Survey: Freedom From Car Dependence Appeals Across Generations

When it comes to what Millennials and Baby Boomers look for in a community, the generation gap may be overstated.

Source: APA
Source: APA

According to a recent survey from the American Planning Association, young adults and their parents both want better transportation options. APA surveyed 1,040 adults ages 21 to 65 with at least two years of college. Of the respondents, 416 were between 21 and 34 years old (Millennials), and 416 were between 50 and 65 (Boomers).

Here are some of the key findings:

Both groups are pessimistic about the national economy and stressed about their personal finances.

Three in four Millennials and 65 percent of Boomers reported believing the national economy was “fundamentally flawed.” Furthermore, neither group displayed much optimism that it would improve in the next five years. Both groups, however, were more optimistic about their local economies and personal prospects.

Both groups think community investment is more important than “traditional business recruitment strategies.”
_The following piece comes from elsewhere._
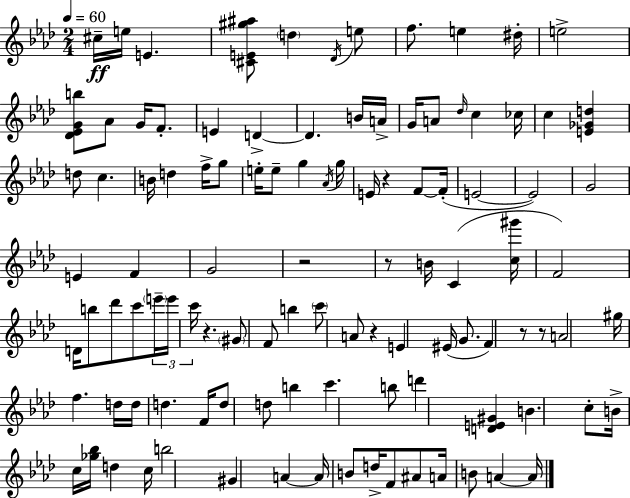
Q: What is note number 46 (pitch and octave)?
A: C4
Instead of luring employers with tax breaks, 65 percent of respondents told APA they would prefer public investment in schools, transportation amenities, and other quality-of-life improvements. This was particularly true of Millennials — three-quarters of whom responded this way.

Of all of those surveyed, a strong majority preferred community investments like better schools and more transportation options to traditional business recruitment strategies. Image: APA
A strong majority of survey respondents preferred public investments like better schools and more transportation options to tax breaks for companies. Image: APA

APA calls this “the new economics of place” and suggests that responding to these preferences is an important and necessary shift in economic development strategy for local governments.
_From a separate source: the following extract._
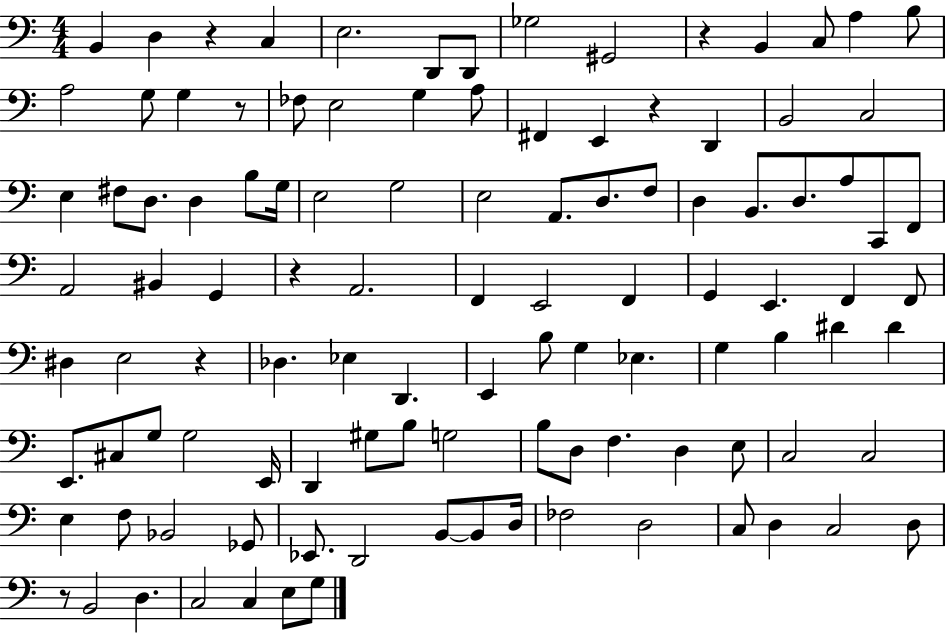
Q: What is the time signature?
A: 4/4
People want more transportation options besides driving, whether they live in the city or the suburbs.

A very small share — 8 percent of Millennials and 7 percent of Boomers — said they wanted to live in car-dependent sprawl in the future, even though 41 percent of Millennials and 39 percent of Boomers said they live in that type of community today. That doesn’t necessarily mean they don’t like living in the suburbs. APA said there was a demand for a range of living spaces — from rural, urban, suburban and even small towns — but that respondents indicated a desire for more transportation options, especially greater walkability.

Nearly 60 percent of both Millennials and Boomers said there weren’t enough transportation options where they live. And about 80 percent of both demographic groups said convenient alternatives to driving were at least somewhat important to their residential choices.

  • Greg Costikyan

    Well, I’m 54 and have commuted by bicycle, in both NY and SF, for 18 years. Clearly, subsidies to “attract employers” are a beggar-thy-neighbor approach that contributes nothing to real economic growth; and equally clearly, there’s been vast underinvestment in transit. (Though, mind you, urban planners seem oblivious to the fact that transit investment in the US is ridiculously expensive by comparison to other countries, and unconcerned about addressing that issue; the cost of the 2nd Avenue subway, on a per-mile basis, being a striking example.)

  • Michael Morris

    I see a lot of “wants” here but not a lot of “values,” it’s easy to say you want more public transit, but will you vote for a tax to increase transit funds? are you willing to give up parking spaces for bike lanes?

    80% of these people say living expenses are important, but are they willing to pay more for an area with proper transit and livability or will they opt for the cheaper property?

  • M.

    It’s really refreshing to see this. First, unthinking stereotyping is dumb and destructive. Specifically, polarizing around age is sad and worrying. As a tail-end Boomer, I’m really over hearing from older people how unusual I am and on the other side how all Boomers are selfish and lazy. To both, I answer, ‘Start hanging with different people.’